Here are some simple yet helpful insights from Hasnain:
When deciding to sell or buy a business, you may be confronted with the decision of whether to proceed with a share purchase or an asset purchase. There are some key differences between the two methods which may influence your decision.
A share purchase is only suitable where a business has been incorporated as a limited company and has share capital.
In a share purchase the buyer acquires control of the business by purchasing the shares of the company. This is an “all-encompassing” approach whereby the buyer acquires ownership and control of all of the assets and liabilities of the company.
Any contracts the company was party to prior to the purchase are likely to continue to have effect as before, as the legal entity itself has not changed. This includes employment contracts.
Typically, a share purchase will be more beneficial than an asset purchase for a seller when looking to sell their business, as it acts as a clean break with no continuing liabilities for the seller upon transfer of ownership, except for those warranties, indemnities or covenants that it agrees to give the buyer the benefit of.
If the business being sold is run by a sole trader or is a partnership, the sale will take the form of an asset purchase. The seller of a limited company does not necessarily have to sell its shares when disposing of the business; it can instead choose to sell some or all of its assets.

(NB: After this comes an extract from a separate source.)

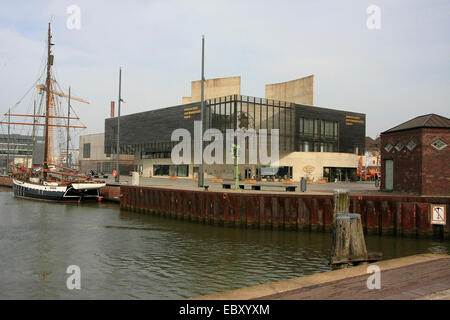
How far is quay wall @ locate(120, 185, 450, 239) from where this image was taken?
71.4ft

In an asset purchase, the parties can negotiate between themselves to decide which assets of the business will be acquired and which will be excluded from the sale. Assets can be tangible (e.g. land, buildings, equipment, cash) or intangible (e.g. customer lists, goodwill, intellectual property rights). The liabilities of the business are normally retained by the seller, which makes this type of purchase particularly beneficial for a buyer. Careful definition of the assets and excluded liabilities is required in the agreement to achieve this.
When selling business assets, the sale may commonly include the benefit of key contracts the selling business is party to. Unlike a share purchase, in an asset purchase the party to those contracts will change, so whether those contracts are capable of being assigned to the buyer and whether consent is required must be considered. Similarly, if the buyer wanted to continue trading from the same property as the seller had been under a commercial lease, that lease may have to be assigned to the buyer.
Where the business being sold has any number of employees, the TUPE Regulations (Transfer of Undertakings (Protection of Employment) Regulations 2006) will apply which ensures the transfer of all employees to the Buyer. Both the seller and buyer will have to ensure compliance with their obligations under TUPE.
Ultimately, there are many legal, commercial and tax implications to consider when making the decision as to the best way to sell or purchase a business.